The price of petrol has gone up more than 3p a litre in the last three weeks while diesel has increased by 4p, as world oil prices leap higher.
Unleaded fuel rose from 140p a litre on 29 January to 143.4p on 18 February, and diesel shot up from 148p to 152p in the same period – adding around £2 to filling up a family car.
The change in pump prices is being linked to a jump in the cost of oil, which has been trading above $80 a barrel for most of the last four weeks.
The RAC said its Fuel Watch data showed petrol had up until now been getting cheaper over the last three months, falling 17p, from 157p to below 140p in mid-January – the first time it had been below this mark since mid-October 2021.
The price of diesel also went down by 15p, from 163p in early October to just below 148p in late January, though it was cheaper for much of last summer.
RAC fuel spokesman Simon Williams said: “News that fuel prices have bottomed out and are now on the rise again is bad news for drivers, and possibly the economy and future inflation rates, too.
“While we’re not expecting prices to shoot up dramatically, it appears that oil is trading up, which in the absence of a stronger pound means wholesale fuel costs more for retailers to buy in. The result is higher prices at the pump and more expense for the everyday driver.
“The Red Sea attacks by Houthi rebels, which are forcing tankers to avoid the Suez Canal and instead go round South Africa’s Cape of Good Hope, are clearly playing their part, but so have global refinery maintenance closures, the start of America’s driving season, and UK retailers buying more fuel stocks ahead of the Budget to protect against a possible fuel duty hike by the Chancellor.”
He said that despite these factors, “we ought not to see forecourt prices go up too much more from where they are today, but a lot depends on how much margin the biggest retailers decide to take.

☆ ☆ ☆ ☆ ☆

- [Problem to solve]: Reproduce the article on rising petrol and diesel prices in full, word for word.

☆ ☆ ☆ ☆ ☆

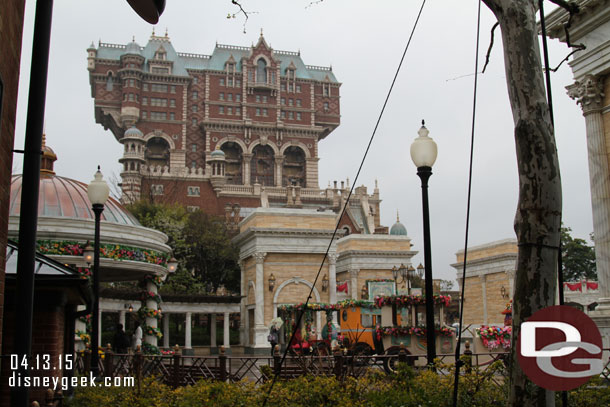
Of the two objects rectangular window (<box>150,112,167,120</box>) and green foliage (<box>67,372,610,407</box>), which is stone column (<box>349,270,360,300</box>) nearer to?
green foliage (<box>67,372,610,407</box>)

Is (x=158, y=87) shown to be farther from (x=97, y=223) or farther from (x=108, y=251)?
(x=97, y=223)

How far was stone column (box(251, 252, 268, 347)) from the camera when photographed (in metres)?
37.6

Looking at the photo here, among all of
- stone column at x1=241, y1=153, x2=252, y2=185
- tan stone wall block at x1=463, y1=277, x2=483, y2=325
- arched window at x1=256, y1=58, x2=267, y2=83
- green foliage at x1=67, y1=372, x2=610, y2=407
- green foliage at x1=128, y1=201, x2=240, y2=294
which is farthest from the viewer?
arched window at x1=256, y1=58, x2=267, y2=83

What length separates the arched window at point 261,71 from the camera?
10256 centimetres

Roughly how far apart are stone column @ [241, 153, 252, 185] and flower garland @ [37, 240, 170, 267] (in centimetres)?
7816

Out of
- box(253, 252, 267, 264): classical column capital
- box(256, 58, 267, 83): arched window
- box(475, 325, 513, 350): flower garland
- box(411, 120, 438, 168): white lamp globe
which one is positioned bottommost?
box(475, 325, 513, 350): flower garland

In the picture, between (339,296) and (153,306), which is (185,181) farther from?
(153,306)

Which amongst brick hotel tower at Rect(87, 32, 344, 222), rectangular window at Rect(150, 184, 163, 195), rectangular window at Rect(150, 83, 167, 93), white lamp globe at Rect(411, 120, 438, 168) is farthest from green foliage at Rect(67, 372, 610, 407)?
rectangular window at Rect(150, 83, 167, 93)

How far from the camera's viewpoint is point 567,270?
7438cm

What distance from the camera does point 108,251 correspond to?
17562 mm

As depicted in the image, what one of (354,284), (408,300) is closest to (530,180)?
(408,300)

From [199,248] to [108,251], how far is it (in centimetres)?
3338

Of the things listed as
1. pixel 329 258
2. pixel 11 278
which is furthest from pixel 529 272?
pixel 329 258

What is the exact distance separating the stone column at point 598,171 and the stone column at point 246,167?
8154 cm
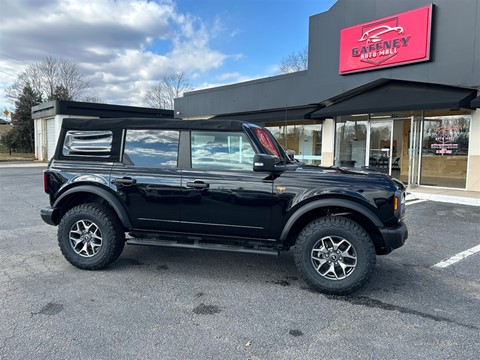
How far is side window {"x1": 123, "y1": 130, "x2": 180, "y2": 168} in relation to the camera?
171 inches

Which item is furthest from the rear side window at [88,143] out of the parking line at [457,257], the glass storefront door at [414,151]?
the glass storefront door at [414,151]

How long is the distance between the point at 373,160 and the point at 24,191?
12.3 m

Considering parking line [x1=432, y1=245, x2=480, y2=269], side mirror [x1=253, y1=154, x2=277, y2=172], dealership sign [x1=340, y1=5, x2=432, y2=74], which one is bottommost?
parking line [x1=432, y1=245, x2=480, y2=269]

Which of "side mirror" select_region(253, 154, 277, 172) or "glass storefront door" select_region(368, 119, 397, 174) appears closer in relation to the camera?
"side mirror" select_region(253, 154, 277, 172)

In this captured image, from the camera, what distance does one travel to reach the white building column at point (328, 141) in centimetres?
1487

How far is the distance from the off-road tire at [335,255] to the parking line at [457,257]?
1.72 metres

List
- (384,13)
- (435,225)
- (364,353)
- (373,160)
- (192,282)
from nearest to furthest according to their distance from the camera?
(364,353), (192,282), (435,225), (384,13), (373,160)

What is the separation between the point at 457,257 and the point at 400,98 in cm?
725

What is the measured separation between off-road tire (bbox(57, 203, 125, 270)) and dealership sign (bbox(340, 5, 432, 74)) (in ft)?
33.7

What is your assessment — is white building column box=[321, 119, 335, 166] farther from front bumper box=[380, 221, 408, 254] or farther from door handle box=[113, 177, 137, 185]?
door handle box=[113, 177, 137, 185]

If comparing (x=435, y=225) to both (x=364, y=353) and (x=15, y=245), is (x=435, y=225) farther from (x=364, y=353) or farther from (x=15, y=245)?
(x=15, y=245)

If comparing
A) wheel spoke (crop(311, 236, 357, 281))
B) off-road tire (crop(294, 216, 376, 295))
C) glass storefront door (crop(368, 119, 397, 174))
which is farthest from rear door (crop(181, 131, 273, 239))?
glass storefront door (crop(368, 119, 397, 174))

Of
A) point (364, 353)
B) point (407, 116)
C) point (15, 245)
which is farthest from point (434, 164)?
point (15, 245)

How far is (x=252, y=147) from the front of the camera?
4.16m
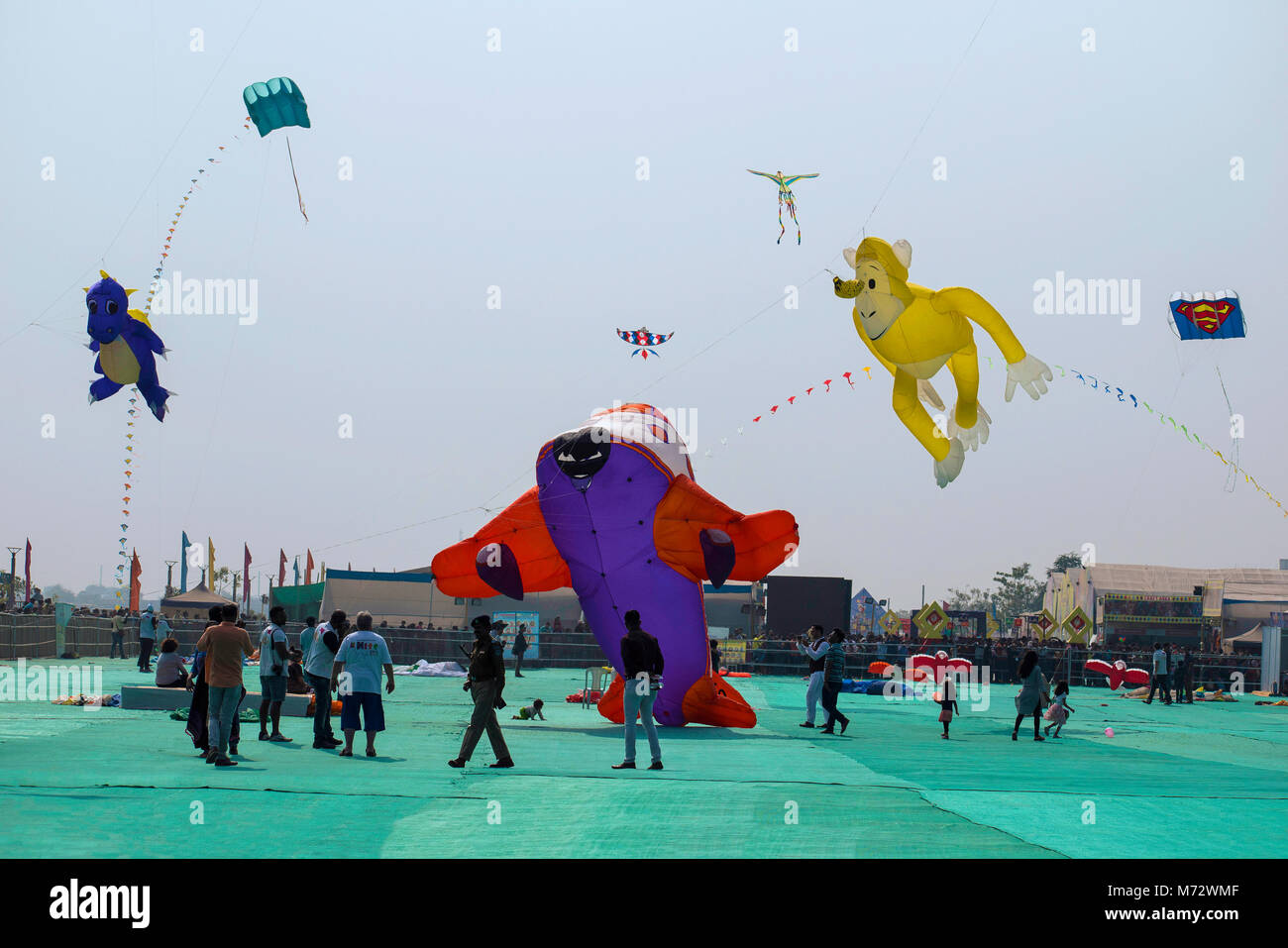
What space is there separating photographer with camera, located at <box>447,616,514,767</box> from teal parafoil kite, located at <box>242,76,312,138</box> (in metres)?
9.11

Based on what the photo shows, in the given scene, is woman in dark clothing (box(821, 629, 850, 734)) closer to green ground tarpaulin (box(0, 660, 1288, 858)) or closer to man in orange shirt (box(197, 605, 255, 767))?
green ground tarpaulin (box(0, 660, 1288, 858))

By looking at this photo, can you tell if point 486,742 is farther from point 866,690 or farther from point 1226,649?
point 1226,649

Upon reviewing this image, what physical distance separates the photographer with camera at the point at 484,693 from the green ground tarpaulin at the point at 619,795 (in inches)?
11.8

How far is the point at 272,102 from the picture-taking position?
18.1 metres

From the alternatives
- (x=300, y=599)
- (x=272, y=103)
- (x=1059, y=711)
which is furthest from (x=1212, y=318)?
(x=300, y=599)

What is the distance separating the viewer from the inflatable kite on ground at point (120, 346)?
18.8 metres

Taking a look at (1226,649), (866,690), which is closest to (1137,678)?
(866,690)

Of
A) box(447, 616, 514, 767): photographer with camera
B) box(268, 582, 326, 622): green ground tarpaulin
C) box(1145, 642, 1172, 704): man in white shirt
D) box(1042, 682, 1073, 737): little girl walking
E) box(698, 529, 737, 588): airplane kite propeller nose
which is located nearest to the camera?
box(447, 616, 514, 767): photographer with camera

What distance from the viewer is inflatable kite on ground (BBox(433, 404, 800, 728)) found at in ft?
57.1

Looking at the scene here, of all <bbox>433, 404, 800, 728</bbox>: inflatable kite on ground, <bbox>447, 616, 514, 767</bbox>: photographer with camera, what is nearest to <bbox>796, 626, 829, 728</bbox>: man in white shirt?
<bbox>433, 404, 800, 728</bbox>: inflatable kite on ground

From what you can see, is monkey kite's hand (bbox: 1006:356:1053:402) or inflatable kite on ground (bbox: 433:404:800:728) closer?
monkey kite's hand (bbox: 1006:356:1053:402)

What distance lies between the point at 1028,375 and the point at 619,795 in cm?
733

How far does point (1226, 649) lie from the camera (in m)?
61.9
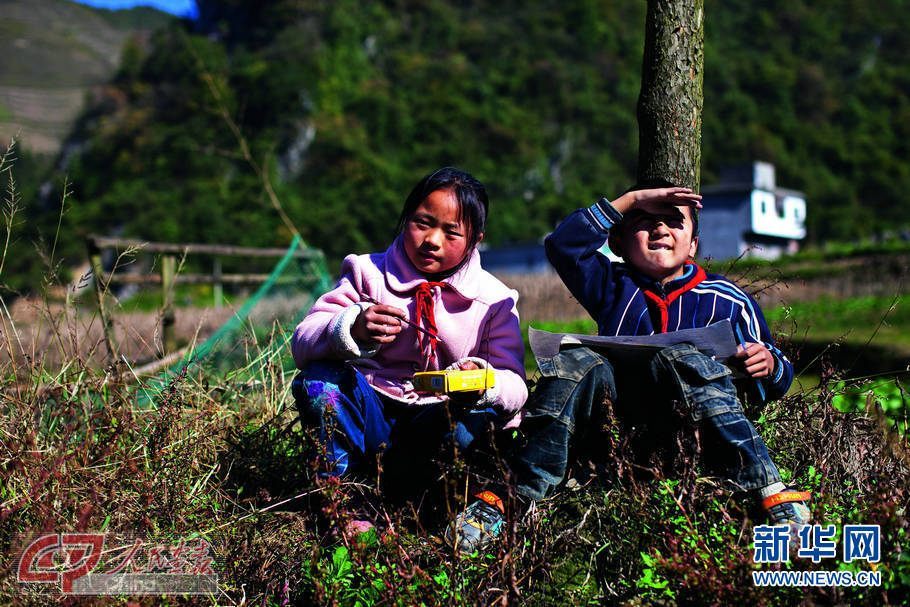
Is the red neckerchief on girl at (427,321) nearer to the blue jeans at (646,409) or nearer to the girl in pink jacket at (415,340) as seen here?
the girl in pink jacket at (415,340)

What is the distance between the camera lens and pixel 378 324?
267 centimetres

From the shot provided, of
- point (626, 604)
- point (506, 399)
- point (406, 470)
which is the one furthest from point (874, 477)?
point (406, 470)

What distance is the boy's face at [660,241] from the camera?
3.03 meters

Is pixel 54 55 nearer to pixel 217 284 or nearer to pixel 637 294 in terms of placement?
pixel 217 284

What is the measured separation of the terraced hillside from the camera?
119 m

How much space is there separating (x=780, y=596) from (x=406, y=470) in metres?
1.30

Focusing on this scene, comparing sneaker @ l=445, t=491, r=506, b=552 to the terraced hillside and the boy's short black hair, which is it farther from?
the terraced hillside

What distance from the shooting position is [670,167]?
3.56m

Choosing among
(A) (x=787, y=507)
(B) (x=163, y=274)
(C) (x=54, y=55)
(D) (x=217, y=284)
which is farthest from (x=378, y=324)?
(C) (x=54, y=55)

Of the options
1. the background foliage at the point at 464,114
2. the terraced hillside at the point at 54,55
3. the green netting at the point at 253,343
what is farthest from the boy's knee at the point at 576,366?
the terraced hillside at the point at 54,55

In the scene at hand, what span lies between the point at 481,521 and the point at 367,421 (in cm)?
55

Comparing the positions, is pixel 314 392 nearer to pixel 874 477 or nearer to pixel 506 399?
pixel 506 399

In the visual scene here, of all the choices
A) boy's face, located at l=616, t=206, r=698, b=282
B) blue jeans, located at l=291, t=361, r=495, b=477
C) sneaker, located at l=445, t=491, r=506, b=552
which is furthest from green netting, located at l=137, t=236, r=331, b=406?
boy's face, located at l=616, t=206, r=698, b=282

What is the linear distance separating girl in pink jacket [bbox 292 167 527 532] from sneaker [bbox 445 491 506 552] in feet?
0.88
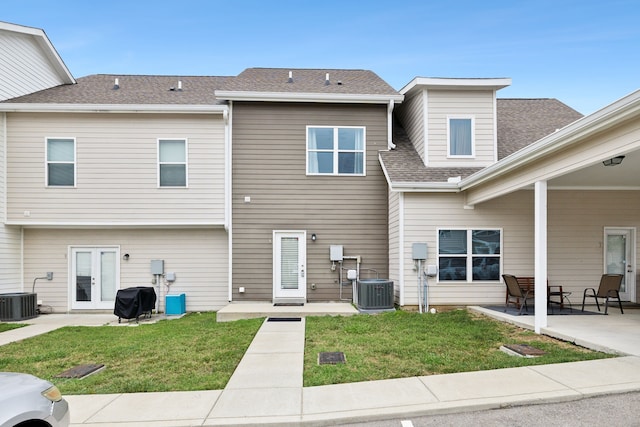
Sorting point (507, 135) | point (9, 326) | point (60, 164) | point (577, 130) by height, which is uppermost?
point (507, 135)

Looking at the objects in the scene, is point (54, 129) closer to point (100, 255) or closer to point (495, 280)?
point (100, 255)

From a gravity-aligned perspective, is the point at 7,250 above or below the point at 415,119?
below

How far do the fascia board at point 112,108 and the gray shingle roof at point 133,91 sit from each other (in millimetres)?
298

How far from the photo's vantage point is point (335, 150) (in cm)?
1135

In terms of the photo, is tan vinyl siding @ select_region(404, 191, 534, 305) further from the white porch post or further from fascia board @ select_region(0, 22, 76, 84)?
fascia board @ select_region(0, 22, 76, 84)

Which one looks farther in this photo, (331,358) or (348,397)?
(331,358)

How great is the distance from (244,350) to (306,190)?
5408 millimetres

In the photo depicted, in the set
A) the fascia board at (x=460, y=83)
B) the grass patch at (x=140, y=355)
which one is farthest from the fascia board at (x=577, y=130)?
the grass patch at (x=140, y=355)

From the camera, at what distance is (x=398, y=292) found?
33.5ft

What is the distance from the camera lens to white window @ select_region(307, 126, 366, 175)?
11320 millimetres

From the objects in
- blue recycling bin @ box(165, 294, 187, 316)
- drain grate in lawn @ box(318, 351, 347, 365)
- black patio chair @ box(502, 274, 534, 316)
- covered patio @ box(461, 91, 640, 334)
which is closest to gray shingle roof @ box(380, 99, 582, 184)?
covered patio @ box(461, 91, 640, 334)

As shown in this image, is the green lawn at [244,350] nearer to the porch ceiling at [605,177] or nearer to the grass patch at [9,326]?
the grass patch at [9,326]

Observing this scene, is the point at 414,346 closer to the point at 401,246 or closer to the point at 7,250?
the point at 401,246

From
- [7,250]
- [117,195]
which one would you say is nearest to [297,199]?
[117,195]
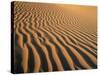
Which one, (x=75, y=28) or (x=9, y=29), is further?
(x=75, y=28)

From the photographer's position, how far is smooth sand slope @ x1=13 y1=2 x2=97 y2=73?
386 centimetres

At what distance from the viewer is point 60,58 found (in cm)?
410

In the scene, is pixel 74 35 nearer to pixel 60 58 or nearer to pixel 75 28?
pixel 75 28

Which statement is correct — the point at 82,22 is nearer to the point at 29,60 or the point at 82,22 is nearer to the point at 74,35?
the point at 74,35

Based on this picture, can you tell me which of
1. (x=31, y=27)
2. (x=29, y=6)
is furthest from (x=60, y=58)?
(x=29, y=6)

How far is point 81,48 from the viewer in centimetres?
425

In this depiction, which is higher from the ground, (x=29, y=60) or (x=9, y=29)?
(x=9, y=29)

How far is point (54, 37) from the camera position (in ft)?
13.4

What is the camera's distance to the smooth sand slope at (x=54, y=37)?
3.86 metres

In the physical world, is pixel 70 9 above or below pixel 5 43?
above

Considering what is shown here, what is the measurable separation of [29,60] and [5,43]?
422mm

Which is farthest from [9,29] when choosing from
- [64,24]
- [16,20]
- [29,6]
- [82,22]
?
[82,22]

☆ ☆ ☆ ☆ ☆

- [Response for this exercise]:
The price of petrol has gone up more than 3p a litre in the last three weeks while diesel has increased by 4p, as world oil prices leap higher.
Unleaded fuel rose from 140p a litre on 29 January to 143.4p on 18 February, and diesel shot up from 148p to 152p in the same period – adding around £2 to filling up a family car.
The change in pump prices is being linked to a jump in the cost of oil, which has been trading above $80 a barrel for most of the last four weeks.
The RAC said its Fuel Watch data showed petrol had up until now been getting cheaper over the last three months, falling 17p, from 157p to below 140p in mid-January – the first time it had been below this mark since mid-October 2021.
The price of diesel also went down by 15p, from 163p in early October to just below 148p in late January, though it was cheaper for much of last summer.
RAC fuel spokesman Simon Williams said: “News that fuel prices have bottomed out and are now on the rise again is bad news for drivers, and possibly the economy and future inflation rates, too.
“While we’re not expecting prices to shoot up dramatically, it appears that oil is trading up, which in the absence of a stronger pound means wholesale fuel costs more for retailers to buy in. The result is higher prices at the pump and more expense for the everyday driver.
“The Red Sea attacks by Houthi rebels, which are forcing tankers to avoid the Suez Canal and instead go round South Africa’s Cape of Good Hope, are clearly playing their part, but so have global refinery maintenance closures, the start of America’s driving season, and UK retailers buying more fuel stocks ahead of the Budget to protect against a possible fuel duty hike by the Chancellor.”
He said that despite these factors, “we ought not to see forecourt prices go up too much more from where they are today, but a lot depends on how much margin the biggest retailers decide to take.